··· Records provided ···

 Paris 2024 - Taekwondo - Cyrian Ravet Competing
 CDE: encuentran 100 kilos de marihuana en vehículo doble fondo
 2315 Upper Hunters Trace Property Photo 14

···
··· Records provided ···

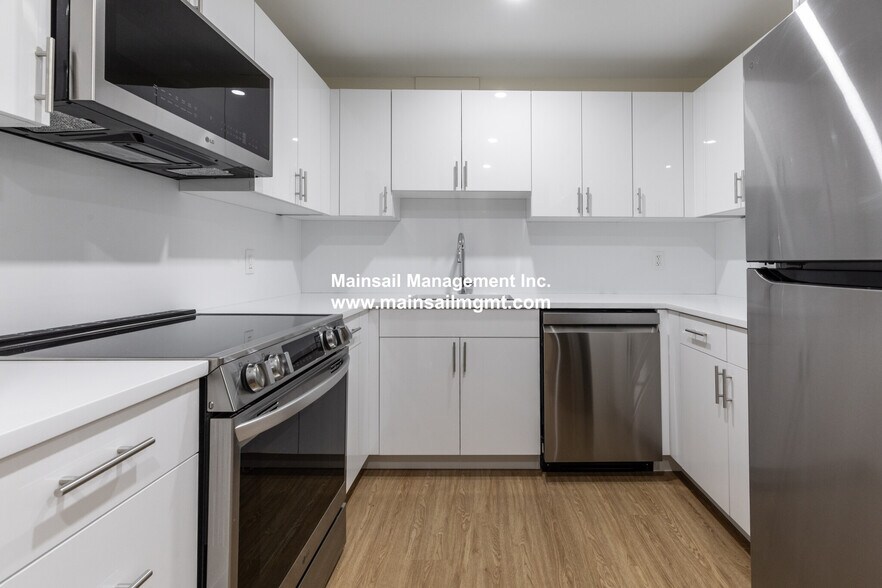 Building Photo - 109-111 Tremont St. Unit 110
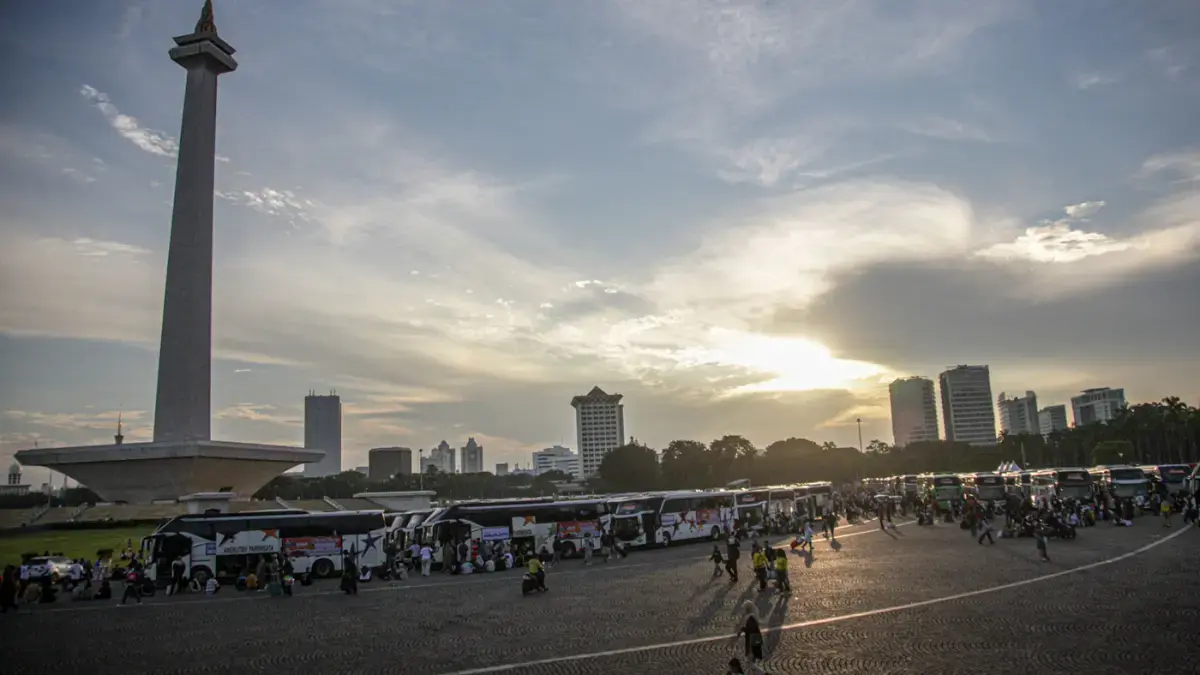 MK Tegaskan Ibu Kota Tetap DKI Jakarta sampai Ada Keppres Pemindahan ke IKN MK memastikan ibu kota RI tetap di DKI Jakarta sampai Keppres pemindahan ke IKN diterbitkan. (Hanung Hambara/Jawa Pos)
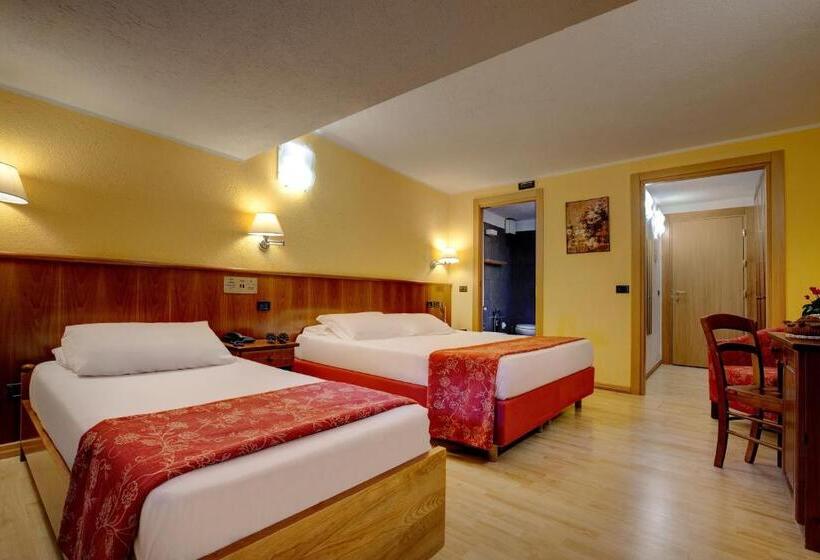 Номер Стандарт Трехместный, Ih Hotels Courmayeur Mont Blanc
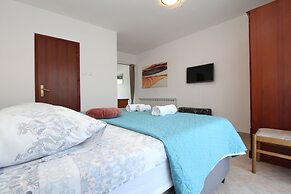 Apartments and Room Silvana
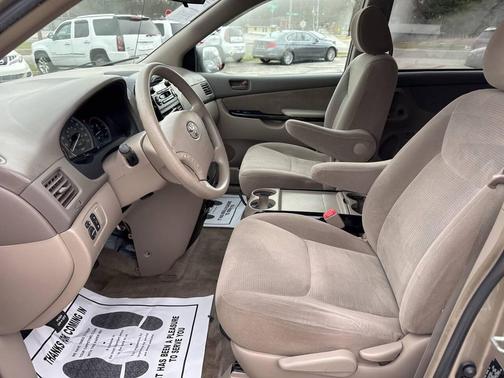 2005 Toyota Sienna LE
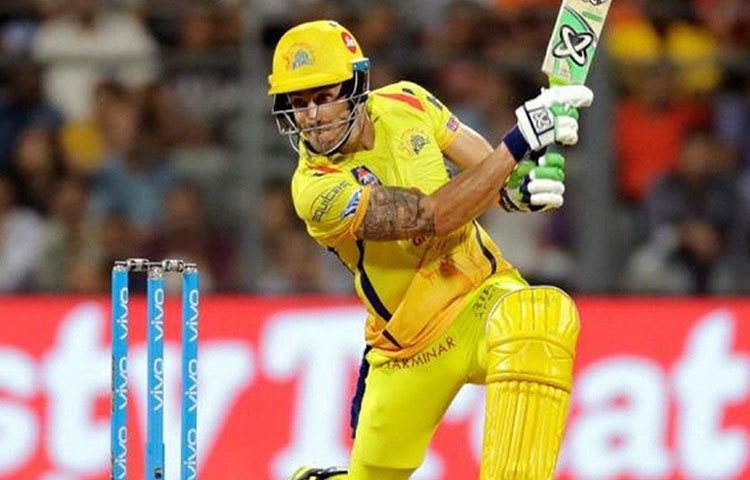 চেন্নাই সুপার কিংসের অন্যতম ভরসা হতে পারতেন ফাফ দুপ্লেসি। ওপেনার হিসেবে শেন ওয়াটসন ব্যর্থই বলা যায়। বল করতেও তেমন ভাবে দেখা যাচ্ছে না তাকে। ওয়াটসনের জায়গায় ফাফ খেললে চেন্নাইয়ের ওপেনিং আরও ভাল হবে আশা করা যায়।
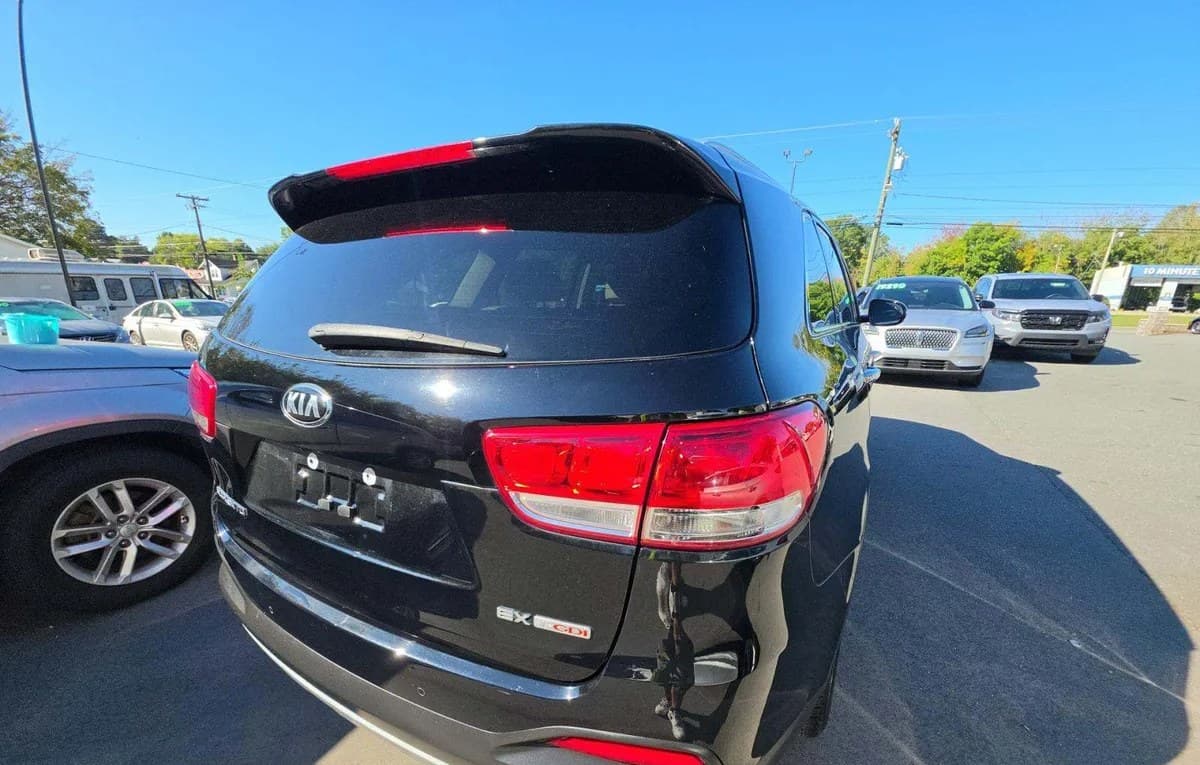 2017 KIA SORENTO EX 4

···
··· Records provided ···

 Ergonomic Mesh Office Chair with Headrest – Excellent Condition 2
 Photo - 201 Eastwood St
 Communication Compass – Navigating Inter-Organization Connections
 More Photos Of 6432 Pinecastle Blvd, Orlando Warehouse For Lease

···

** Exercise requirements **
Set down precisely the lines above between the line holding "Communication Compass –" and the line holding "More Photos Of", inclusive, and nothing beyond them.

** Reply to the exercise **
 Communication Compass – Navigating Inter-Organization Connections
 More Photos Of 6432 Pinecastle Blvd, Orlando Warehouse For Lease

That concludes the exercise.